What is required | Render every line of the data below as a JSON array of strings, with one string per line and blank lines omitted.

Exercise material |
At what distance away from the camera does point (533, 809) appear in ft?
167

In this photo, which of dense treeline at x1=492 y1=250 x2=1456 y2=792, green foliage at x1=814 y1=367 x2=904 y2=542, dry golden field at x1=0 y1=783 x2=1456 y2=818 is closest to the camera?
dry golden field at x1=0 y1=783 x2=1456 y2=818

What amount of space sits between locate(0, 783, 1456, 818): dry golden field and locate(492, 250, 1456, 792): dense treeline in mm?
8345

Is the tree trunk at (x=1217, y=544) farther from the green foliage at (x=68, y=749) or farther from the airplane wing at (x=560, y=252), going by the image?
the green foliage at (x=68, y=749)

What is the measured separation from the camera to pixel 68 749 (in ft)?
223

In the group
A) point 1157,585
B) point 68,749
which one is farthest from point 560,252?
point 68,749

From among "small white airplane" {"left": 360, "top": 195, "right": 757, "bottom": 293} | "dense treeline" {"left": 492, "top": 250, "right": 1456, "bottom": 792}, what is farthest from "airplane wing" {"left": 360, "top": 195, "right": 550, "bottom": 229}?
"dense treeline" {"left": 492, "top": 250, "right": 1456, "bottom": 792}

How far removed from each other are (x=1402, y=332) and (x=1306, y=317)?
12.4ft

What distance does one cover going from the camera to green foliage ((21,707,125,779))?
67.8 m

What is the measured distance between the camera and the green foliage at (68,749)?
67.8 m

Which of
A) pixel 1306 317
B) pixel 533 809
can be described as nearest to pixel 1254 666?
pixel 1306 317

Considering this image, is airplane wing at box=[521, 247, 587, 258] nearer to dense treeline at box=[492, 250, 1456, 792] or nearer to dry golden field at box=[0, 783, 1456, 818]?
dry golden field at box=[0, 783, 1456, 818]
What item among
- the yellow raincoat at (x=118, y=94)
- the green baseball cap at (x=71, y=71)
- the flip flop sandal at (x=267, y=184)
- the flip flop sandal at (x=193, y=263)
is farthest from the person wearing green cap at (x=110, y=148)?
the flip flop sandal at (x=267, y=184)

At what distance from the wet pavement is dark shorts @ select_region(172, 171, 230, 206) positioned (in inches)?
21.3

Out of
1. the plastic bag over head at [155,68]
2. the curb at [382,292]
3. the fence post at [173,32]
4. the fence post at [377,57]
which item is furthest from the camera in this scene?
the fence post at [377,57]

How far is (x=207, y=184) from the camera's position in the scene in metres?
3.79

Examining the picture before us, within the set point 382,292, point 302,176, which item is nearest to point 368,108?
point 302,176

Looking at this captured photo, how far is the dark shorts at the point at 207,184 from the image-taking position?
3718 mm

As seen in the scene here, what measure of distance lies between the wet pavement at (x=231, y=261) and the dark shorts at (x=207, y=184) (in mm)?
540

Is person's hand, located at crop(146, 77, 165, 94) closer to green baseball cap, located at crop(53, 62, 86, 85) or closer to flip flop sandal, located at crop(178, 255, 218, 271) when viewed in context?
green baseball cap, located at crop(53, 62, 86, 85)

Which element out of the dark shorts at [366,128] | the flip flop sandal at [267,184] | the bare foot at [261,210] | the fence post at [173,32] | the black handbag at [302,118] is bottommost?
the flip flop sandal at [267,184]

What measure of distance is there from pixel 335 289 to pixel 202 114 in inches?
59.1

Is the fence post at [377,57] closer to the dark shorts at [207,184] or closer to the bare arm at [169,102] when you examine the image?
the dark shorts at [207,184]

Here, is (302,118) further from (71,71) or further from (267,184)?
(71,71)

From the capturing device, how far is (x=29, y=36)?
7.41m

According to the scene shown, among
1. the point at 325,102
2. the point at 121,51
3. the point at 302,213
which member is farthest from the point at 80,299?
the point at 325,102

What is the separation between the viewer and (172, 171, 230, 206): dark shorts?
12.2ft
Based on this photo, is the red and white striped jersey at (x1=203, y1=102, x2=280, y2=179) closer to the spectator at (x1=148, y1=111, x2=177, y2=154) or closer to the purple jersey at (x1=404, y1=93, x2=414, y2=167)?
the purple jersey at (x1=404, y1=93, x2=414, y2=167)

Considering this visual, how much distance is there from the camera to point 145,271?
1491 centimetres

Answer to this problem |
[
  "At what distance away from the camera does point (533, 809) appear in ft?",
  "167",
  "In this photo, which of dense treeline at x1=492 y1=250 x2=1456 y2=792, green foliage at x1=814 y1=367 x2=904 y2=542, dry golden field at x1=0 y1=783 x2=1456 y2=818 is closest to the camera?",
  "dry golden field at x1=0 y1=783 x2=1456 y2=818",
  "What amount of space sits between locate(0, 783, 1456, 818): dry golden field and locate(492, 250, 1456, 792): dense treeline in mm?",
  "8345",
  "Is the tree trunk at (x=1217, y=544) farther from the green foliage at (x=68, y=749) or farther from the airplane wing at (x=560, y=252), going by the image?",
  "the green foliage at (x=68, y=749)",
  "What is the measured separation from the camera to pixel 68 749 (in ft)?",
  "223",
  "In the group",
  "A) point 1157,585",
  "B) point 68,749",
  "which one is farthest from point 560,252?",
  "point 68,749",
  "From among \"small white airplane\" {\"left\": 360, \"top\": 195, \"right\": 757, \"bottom\": 293} | \"dense treeline\" {\"left\": 492, \"top\": 250, \"right\": 1456, \"bottom\": 792}, what is farthest from \"airplane wing\" {\"left\": 360, \"top\": 195, \"right\": 550, \"bottom\": 229}?",
  "\"dense treeline\" {\"left\": 492, \"top\": 250, \"right\": 1456, \"bottom\": 792}",
  "How far removed from each other are (x=1402, y=332) and (x=1306, y=317)?",
  "12.4ft",
  "What distance does one cover going from the camera to green foliage ((21,707,125,779))?",
  "67.8 m",
  "What is the measured distance between the camera and the green foliage at (68,749)?",
  "67.8 m",
  "Which of",
  "A) pixel 1306 317",
  "B) pixel 533 809",
  "can be described as nearest to pixel 1254 666?",
  "pixel 1306 317",
  "Considering this image, is airplane wing at box=[521, 247, 587, 258] nearer to dense treeline at box=[492, 250, 1456, 792] or nearer to dry golden field at box=[0, 783, 1456, 818]?",
  "dry golden field at box=[0, 783, 1456, 818]",
  "What item among",
  "- the yellow raincoat at (x=118, y=94)",
  "- the green baseball cap at (x=71, y=71)",
  "- the flip flop sandal at (x=267, y=184)",
  "- the flip flop sandal at (x=193, y=263)",
  "is farthest from the person wearing green cap at (x=110, y=148)?",
  "the flip flop sandal at (x=267, y=184)",
  "At what distance from the wet pavement is dark shorts @ select_region(172, 171, 230, 206) positioned (in inches)?",
  "21.3",
  "Out of",
  "1. the plastic bag over head at [155,68]",
  "2. the curb at [382,292]",
  "3. the fence post at [173,32]",
  "4. the fence post at [377,57]",
  "which item is furthest from the camera in this scene?",
  "the fence post at [377,57]",
  "How far is (x=207, y=184) from the camera's position in the scene in metres?",
  "3.79",
  "Examining the picture before us, within the set point 382,292, point 302,176, which item is nearest to point 368,108?",
  "point 302,176",
  "Looking at this captured photo, how far is the dark shorts at the point at 207,184 from the image-taking position?",
  "3718 mm",
  "As seen in the scene here, what measure of distance lies between the wet pavement at (x=231, y=261) and the dark shorts at (x=207, y=184) (in mm)?",
  "540",
  "Is person's hand, located at crop(146, 77, 165, 94) closer to green baseball cap, located at crop(53, 62, 86, 85) or closer to flip flop sandal, located at crop(178, 255, 218, 271) when viewed in context?",
  "green baseball cap, located at crop(53, 62, 86, 85)",
  "Which element out of the dark shorts at [366,128] | the flip flop sandal at [267,184] | the bare foot at [261,210] | the fence post at [173,32] | the black handbag at [302,118] is bottommost?",
  "the flip flop sandal at [267,184]",
  "What measure of distance is there from pixel 335 289 to pixel 202 114 in inches?",
  "59.1",
  "Is the fence post at [377,57] closer to the dark shorts at [207,184] or closer to the bare arm at [169,102] when you examine the image?",
  "the dark shorts at [207,184]",
  "Here, is (302,118) further from (71,71) or further from (267,184)?",
  "(71,71)",
  "From the capturing device, how far is (x=29, y=36)?",
  "7.41m",
  "According to the scene shown, among",
  "1. the point at 325,102",
  "2. the point at 121,51",
  "3. the point at 302,213",
  "which member is farthest from the point at 80,299?",
  "the point at 325,102",
  "What is the separation between the viewer and (172, 171, 230, 206): dark shorts?",
  "12.2ft",
  "Based on this photo, is the red and white striped jersey at (x1=203, y1=102, x2=280, y2=179) closer to the spectator at (x1=148, y1=111, x2=177, y2=154) or closer to the purple jersey at (x1=404, y1=93, x2=414, y2=167)?",
  "the purple jersey at (x1=404, y1=93, x2=414, y2=167)",
  "Considering this visual, how much distance is there from the camera to point 145,271?",
  "1491 centimetres"
]